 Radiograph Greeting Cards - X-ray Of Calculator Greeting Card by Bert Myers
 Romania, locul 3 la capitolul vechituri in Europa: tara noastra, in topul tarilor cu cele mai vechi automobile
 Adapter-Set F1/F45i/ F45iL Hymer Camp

--

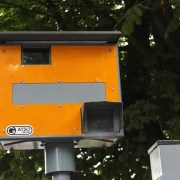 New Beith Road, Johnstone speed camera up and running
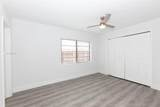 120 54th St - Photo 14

> TASK GOAL
Reproduce the entries exactly, from the line with "New Beith Road, Johnstone" to the line with "120 54th St - Photo 14", both lines included, keeping no pictures.

> FINISHED EXERCISE
 New Beith Road, Johnstone speed camera up and running
 120 54th St - Photo 14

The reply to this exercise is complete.